* _What is required_
Transcribe all of the records precisely as they are presented.

====== Material for this task ======

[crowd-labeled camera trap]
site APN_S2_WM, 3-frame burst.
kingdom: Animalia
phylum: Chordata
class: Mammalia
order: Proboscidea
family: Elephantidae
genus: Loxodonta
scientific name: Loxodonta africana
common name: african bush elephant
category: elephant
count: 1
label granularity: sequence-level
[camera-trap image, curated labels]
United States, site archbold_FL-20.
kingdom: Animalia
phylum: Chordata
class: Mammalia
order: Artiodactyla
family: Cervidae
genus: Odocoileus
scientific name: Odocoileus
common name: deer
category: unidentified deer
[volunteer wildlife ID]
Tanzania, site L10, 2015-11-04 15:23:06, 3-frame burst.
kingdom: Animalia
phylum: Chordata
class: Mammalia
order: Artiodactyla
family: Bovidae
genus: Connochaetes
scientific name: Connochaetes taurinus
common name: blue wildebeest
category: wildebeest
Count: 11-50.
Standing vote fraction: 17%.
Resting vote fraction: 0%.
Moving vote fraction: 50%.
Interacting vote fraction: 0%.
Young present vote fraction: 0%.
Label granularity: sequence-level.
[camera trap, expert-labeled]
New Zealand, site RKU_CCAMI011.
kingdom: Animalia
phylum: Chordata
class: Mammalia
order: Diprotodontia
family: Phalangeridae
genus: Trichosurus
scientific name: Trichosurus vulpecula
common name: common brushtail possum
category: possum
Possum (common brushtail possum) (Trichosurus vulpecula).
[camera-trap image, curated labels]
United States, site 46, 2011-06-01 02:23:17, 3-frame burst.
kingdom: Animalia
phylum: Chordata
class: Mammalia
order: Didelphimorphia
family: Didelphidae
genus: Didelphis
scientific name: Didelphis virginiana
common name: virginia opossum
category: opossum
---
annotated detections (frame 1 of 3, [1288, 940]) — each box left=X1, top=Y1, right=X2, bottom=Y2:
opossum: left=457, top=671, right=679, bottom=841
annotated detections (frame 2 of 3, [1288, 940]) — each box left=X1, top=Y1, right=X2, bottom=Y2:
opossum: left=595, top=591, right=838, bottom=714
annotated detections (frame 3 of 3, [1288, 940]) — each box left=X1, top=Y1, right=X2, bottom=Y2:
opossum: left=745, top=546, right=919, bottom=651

======

* _Output for this exercise_
[crowd-labeled camera trap]
site APN_S2_WM, 3-frame burst.
kingdom: Animalia
phylum: Chordata
class: Mammalia
order: Proboscidea
family: Elephantidae
genus: Loxodonta
scientific name: Loxodonta africana
common name: african bush elephant
category: elephant
count: 1
label granularity: sequence-level
[camera-trap image, curated labels]
United States, site archbold_FL-20.
kingdom: Animalia
phylum: Chordata
class: Mammalia
order: Artiodactyla
family: Cervidae
genus: Odocoileus
scientific name: Odocoileus
common name: deer
category: unidentified deer
[volunteer wildlife ID]
Tanzania, site L10, 2015-11-04 15:23:06, 3-frame burst.
kingdom: Animalia
phylum: Chordata
class: Mammalia
order: Artiodactyla
family: Bovidae
genus: Connochaetes
scientific name: Connochaetes taurinus
common name: blue wildebeest
category: wildebeest
Count: 11-50.
Standing vote fraction: 17%.
Resting vote fraction: 0%.
Moving vote fraction: 50%.
Interacting vote fraction: 0%.
Young present vote fraction: 0%.
Label granularity: sequence-level.
[camera trap, expert-labeled]
New Zealand, site RKU_CCAMI011.
kingdom: Animalia
phylum: Chordata
class: Mammalia
order: Diprotodontia
family: Phalangeridae
genus: Trichosurus
scientific name: Trichosurus vulpecula
common name: common brushtail possum
category: possum
Possum (common brushtail possum) (Trichosurus vulpecula).
[camera-trap image, curated labels]
United States, site 46, 2011-06-01 02:23:17, 3-frame burst.
kingdom: Animalia
phylum: Chordata
class: Mammalia
order: Didelphimorphia
family: Didelphidae
genus: Didelphis
scientific name: Didelphis virginiana
common name: virginia opossum
category: opossum
---
annotated detections (frame 1 of 3, [1288, 940]) — each box left=X1, top=Y1, right=X2, bottom=Y2:
opossum: left=457, top=671, right=679, bottom=841
annotated detections (frame 2 of 3, [1288, 940]) — each box left=X1, top=Y1, right=X2, bottom=Y2:
opossum: left=595, top=591, right=838, bottom=714
annotated detections (frame 3 of 3, [1288, 940]) — each box left=X1, top=Y1, right=X2, bottom=Y2:
opossum: left=745, top=546, right=919, bottom=651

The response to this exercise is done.